The European Central Bank answers:We answer them:In a world where digital payments are rapidly becoming the norm, the use of cash is declining and the shift towards online shopping is accelerating. The digital euro would be a digital form of cash, giving consumers access to central bank money in digital form, complementing banknotes and coins.
The digital euro would make people’s lives easier by providing something that does not currently exist: a digital means of payment universally accepted throughout the euro area, for payments in shops, online or from person to person. Like cash, the digital euro would be accessible, free to use when making or receiving payments, and have legal tender status.
Moreover, the digital euro would preserve the monetary sovereignty of the euro area by boosting the efficiency of the European payments ecosystem as a whole, fostering innovation and increasing its resilience to cyberattacks and technical disruptions.
The ECB observes the need of cash-like means of payment for the digital realm, and claims cash-like character for the digital euro. But in its comparison of the digital euro to cash, the ECB ignores essential properties of cash, such as anonymity (cf. Q9) and independence of complex technologies (cf. Q8). On the contrary, the digital euro is far from being as inclusive as cash (cf. Q10).
The notion that the digital euro would be “free to use” oversimplifies the reality. As discussed further in Q21, the costs associated with the implementation and maintenance of a digital currency are significant (KF4) and in the end will be covered by the citizens of the euro area. The legal tender status paired with a holding limit of €3,000 (cf. Q24) offers no tangible benefits over commercial bank money with deposit insurance up do €100,000 (cf.
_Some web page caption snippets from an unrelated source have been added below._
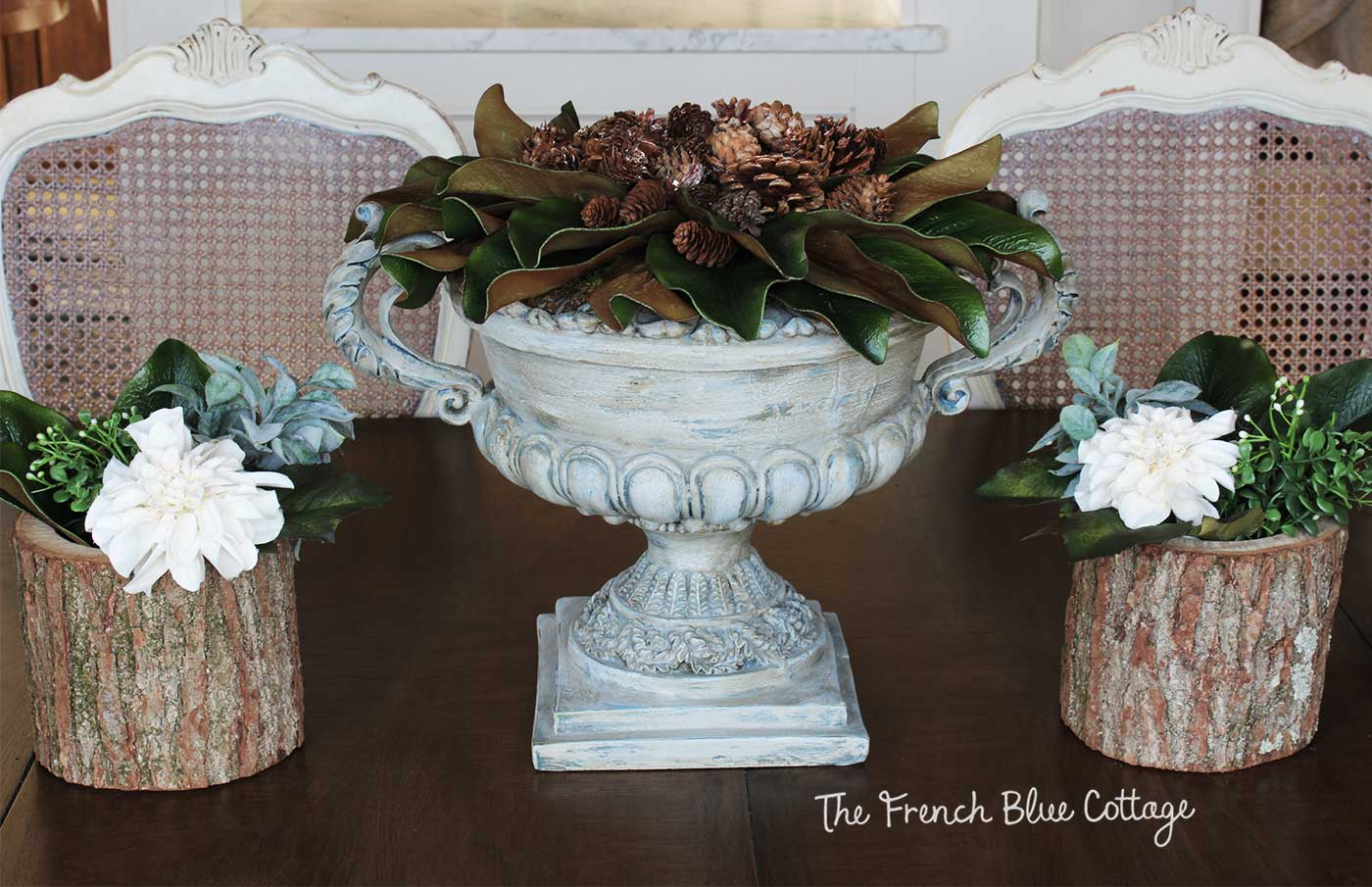 Simple winter table with magnolia, pinecones, and flowers.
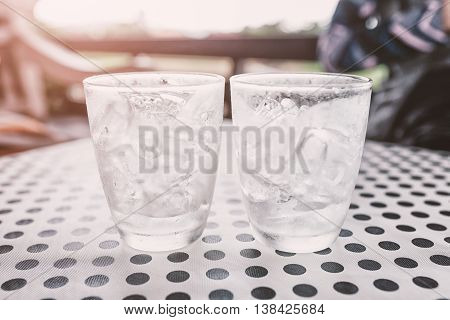 Glasses With Ice Cubes On Black Dot Background Table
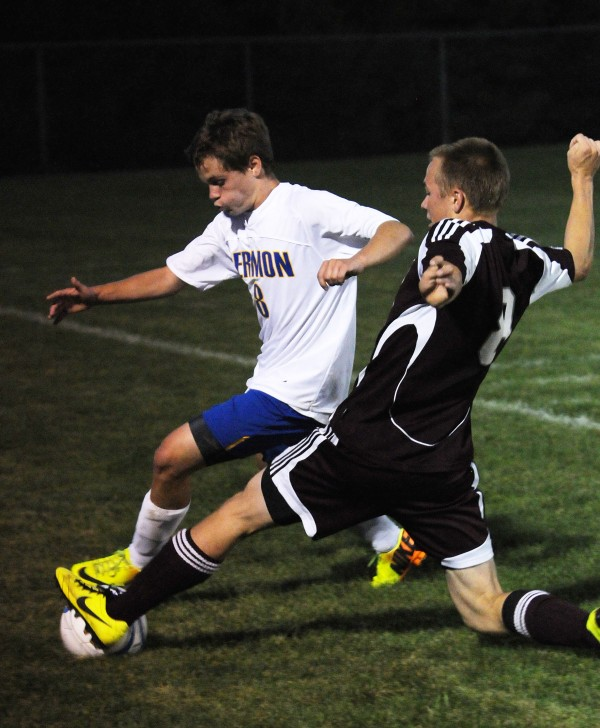 Hermon's Nathan Lynch and Ellsworth's Jack Weeks vie for control of the ball during first half action at Hermon on Thursday.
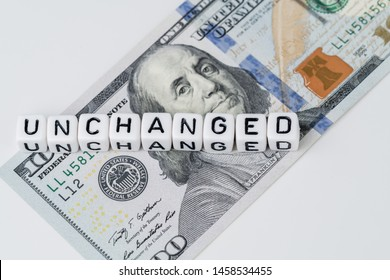 FED, Federal Reserve with interest rate remain unchanged concept, small cube block with alphabet building the word Unchanged next to Federal Reserve emblem on US Dollar banknote.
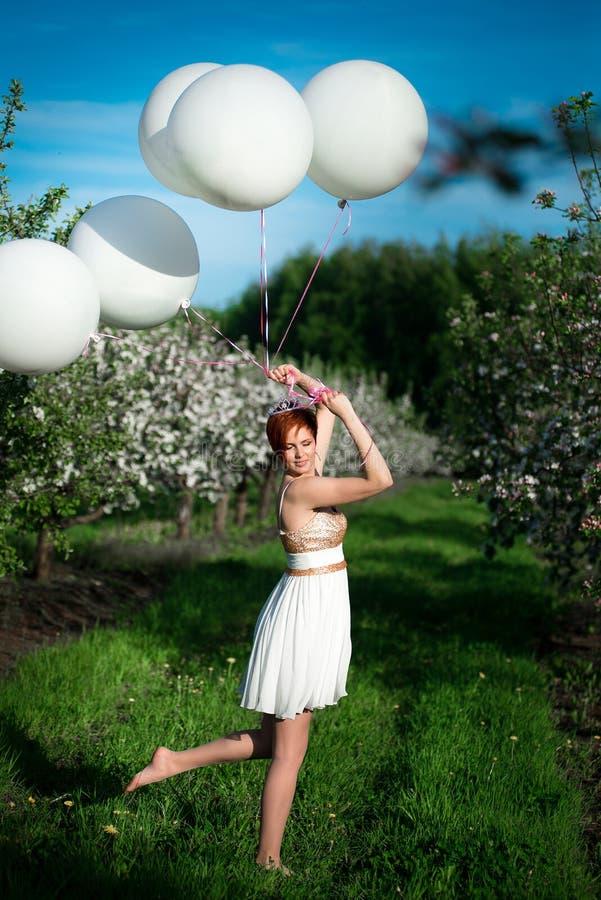Mulher bonita do divertimento que guarda os balões brancos do hélio, imagem de stock
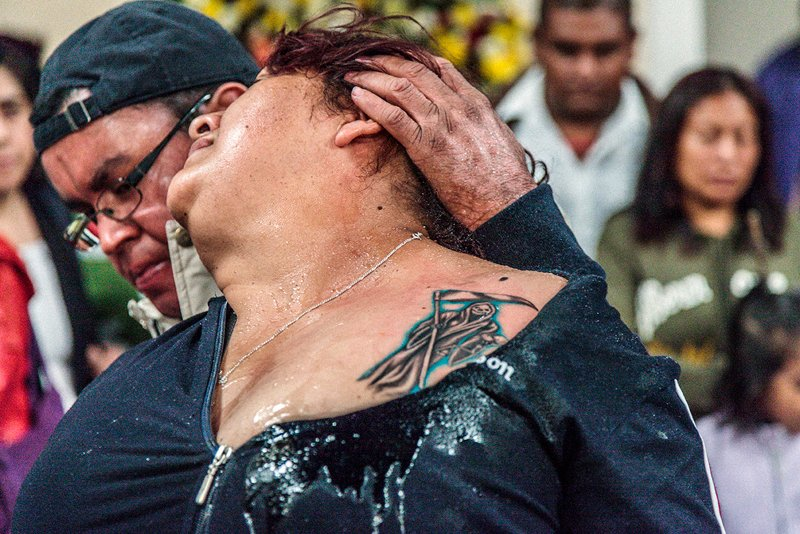 Blessing of fire - a devotee has her tattoo sanctified' - Pachuca, Hidalgo State, 2013. Photo courtesy of Angus Fraser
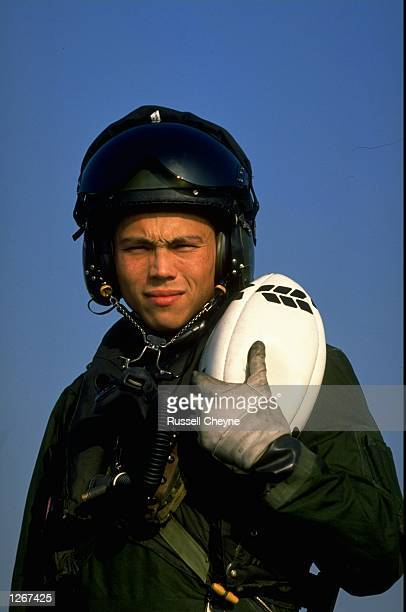 Portrait of Rory Underwood the England Winger and RAF Pilot in full flying gear holding a rugby ball at RAF Cranwell in England Mandatory Credit...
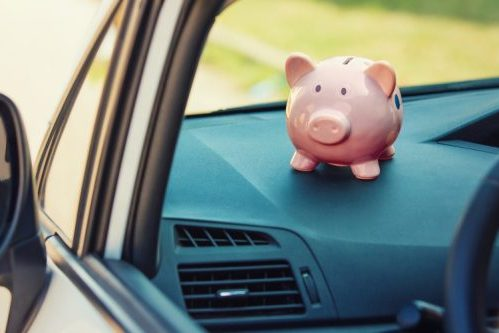 A piggy bank sits perched on the dash console of a car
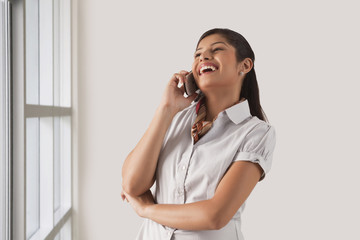 Cheerful young business woman enjoying the conversation on phone call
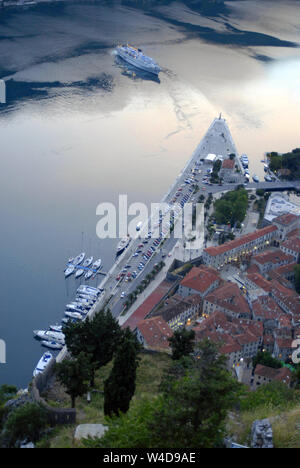 Cruise ship on the water nearby the pier. Kotor, Montenegro. Top view - Stock Photo
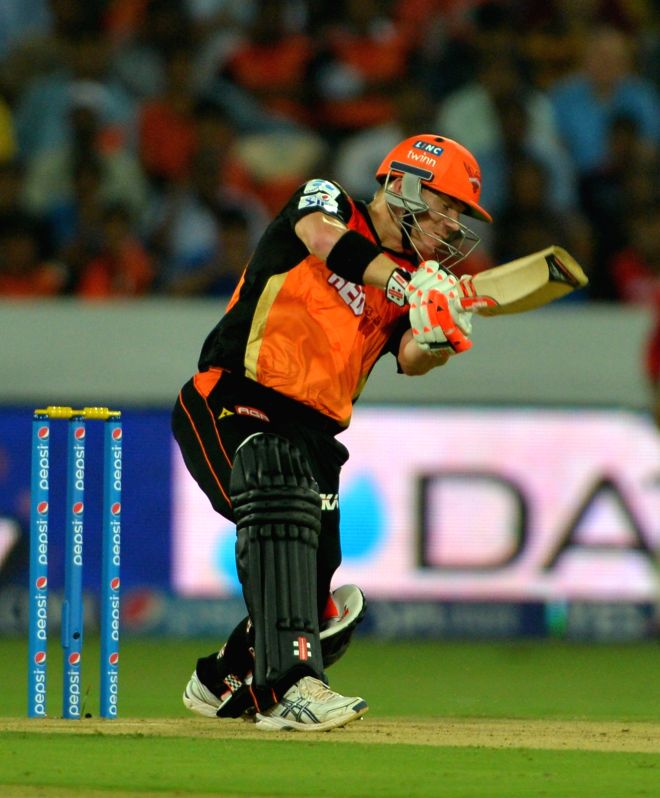Hyderabad : Sunrisers Hyderabad batsman David Warner in action during an IPL 2015 match between Sunrisers Hyderabad and Kings XI Punjab at the Rajiv Gandhi International Cricket Stadium in Hyderabad ... - David Warner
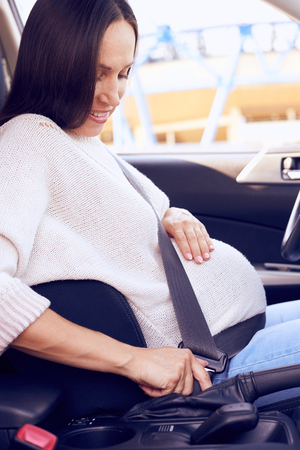 Side view of pregnant woman buckling up the seat belt before driving car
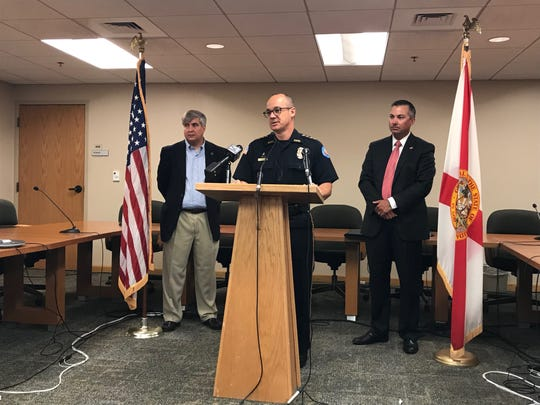 Pensacola Police Department Chief Tommi Lyter speaks Monday as Mayor Grover Robinson and Assistant U.S. Attorney Jeff Tharp listen at a press conference at Pensacola City Hall.
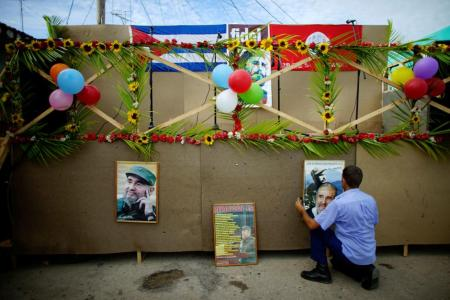 A man hangs pictures of late Cuban president Fidel Castro on a stage to be used during celebrations of what would have been his 91st birthday in San Antonio de los Banos, Cuba, August 10, 2017. Picture taken on August 10, 2017. REUTERS/Alexandre Meneghini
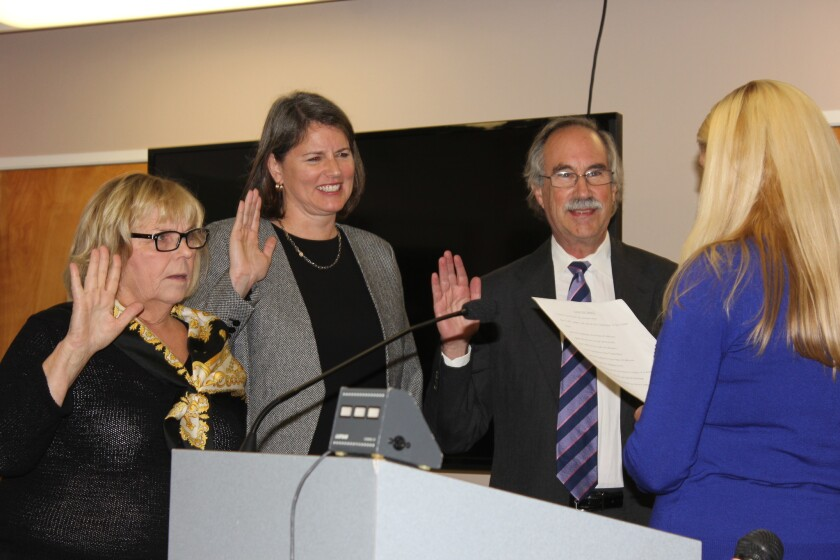 Del Mar City Council members Sherryl Parks, Ellie Haviland and Dave Druker take the oath of office, given by Ashley Jones, administrative services director.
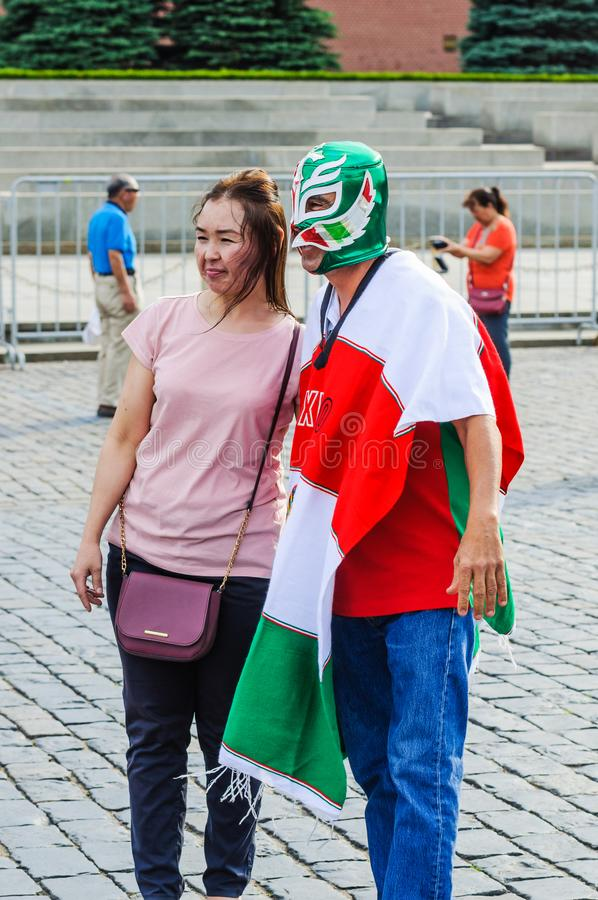 Mexican fan in a poncho in the colors of the flag and in the mask is photographed on Red square. MOSCOW, RUSSIA - June 29, 2018: The 2018 FIFA World Cup. Mexican royalty free stock images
Q3).
The claim that the digital euro would increase “resilience to cyberattacks or technical disruptions” unfortunately lacks support in published documents. Indeed, it may not be surprising if a central database of all digital euro transactions became a prime target for cyberattacks (cf. Q25).
Moreover, a digital currency system which depends on electronic infrastructure would in any case face significant challenges during technical disruptions such as power or Internet outages, particularly since converting online digital euros to offline versions requires Internet connectivity (KF2). Unlike physical cash, which remains usable in such scenarios, a fully digital system may fail if the infrastructure goes down.